__REQUIRED ACTION__
List all lines of the data that include the string "PROCEDIMIENTO".

__DATA SUPPLIED__
----

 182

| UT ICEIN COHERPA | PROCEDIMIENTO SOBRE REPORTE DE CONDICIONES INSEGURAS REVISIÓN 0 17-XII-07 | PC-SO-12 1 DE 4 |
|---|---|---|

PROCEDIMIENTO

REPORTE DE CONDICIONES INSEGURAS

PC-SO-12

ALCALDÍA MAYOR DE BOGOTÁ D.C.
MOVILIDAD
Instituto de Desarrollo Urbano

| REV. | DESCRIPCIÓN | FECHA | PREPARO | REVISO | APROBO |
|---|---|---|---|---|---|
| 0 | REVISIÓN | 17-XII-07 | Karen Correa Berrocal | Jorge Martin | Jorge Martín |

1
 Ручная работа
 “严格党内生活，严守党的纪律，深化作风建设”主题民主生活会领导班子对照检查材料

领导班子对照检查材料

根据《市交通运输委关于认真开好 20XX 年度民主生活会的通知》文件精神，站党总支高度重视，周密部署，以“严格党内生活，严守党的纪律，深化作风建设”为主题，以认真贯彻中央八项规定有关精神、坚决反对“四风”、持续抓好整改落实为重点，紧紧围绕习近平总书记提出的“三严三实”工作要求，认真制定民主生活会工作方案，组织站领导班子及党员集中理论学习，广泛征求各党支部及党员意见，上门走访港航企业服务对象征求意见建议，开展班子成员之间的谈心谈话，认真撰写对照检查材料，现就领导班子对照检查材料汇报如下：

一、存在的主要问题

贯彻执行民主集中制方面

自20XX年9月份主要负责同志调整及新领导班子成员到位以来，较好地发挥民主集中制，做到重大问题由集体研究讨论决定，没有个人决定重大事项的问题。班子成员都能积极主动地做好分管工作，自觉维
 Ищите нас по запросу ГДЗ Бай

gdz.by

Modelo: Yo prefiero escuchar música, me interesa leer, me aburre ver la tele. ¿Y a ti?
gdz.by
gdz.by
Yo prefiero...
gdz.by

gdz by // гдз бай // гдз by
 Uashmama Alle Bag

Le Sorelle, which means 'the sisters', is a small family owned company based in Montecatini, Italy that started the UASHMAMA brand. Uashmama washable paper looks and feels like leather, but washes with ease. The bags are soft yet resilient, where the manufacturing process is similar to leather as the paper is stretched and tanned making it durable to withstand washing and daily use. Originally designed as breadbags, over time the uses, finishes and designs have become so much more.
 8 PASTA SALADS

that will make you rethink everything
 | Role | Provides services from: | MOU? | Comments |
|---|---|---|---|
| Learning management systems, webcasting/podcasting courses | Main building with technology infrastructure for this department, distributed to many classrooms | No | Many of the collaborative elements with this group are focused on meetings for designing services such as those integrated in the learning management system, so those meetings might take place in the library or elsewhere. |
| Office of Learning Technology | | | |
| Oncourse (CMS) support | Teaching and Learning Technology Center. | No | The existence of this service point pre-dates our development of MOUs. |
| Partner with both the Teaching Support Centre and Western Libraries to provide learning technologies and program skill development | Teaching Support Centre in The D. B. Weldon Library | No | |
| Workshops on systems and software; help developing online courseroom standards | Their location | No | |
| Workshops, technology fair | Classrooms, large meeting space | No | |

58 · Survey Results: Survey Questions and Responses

----

__SOLUTION TO THIS TASK__
| UT ICEIN COHERPA | PROCEDIMIENTO SOBRE REPORTE DE CONDICIONES INSEGURAS REVISIÓN 0 17-XII-07 | PC-SO-12 1 DE 4 |
PROCEDIMIENTO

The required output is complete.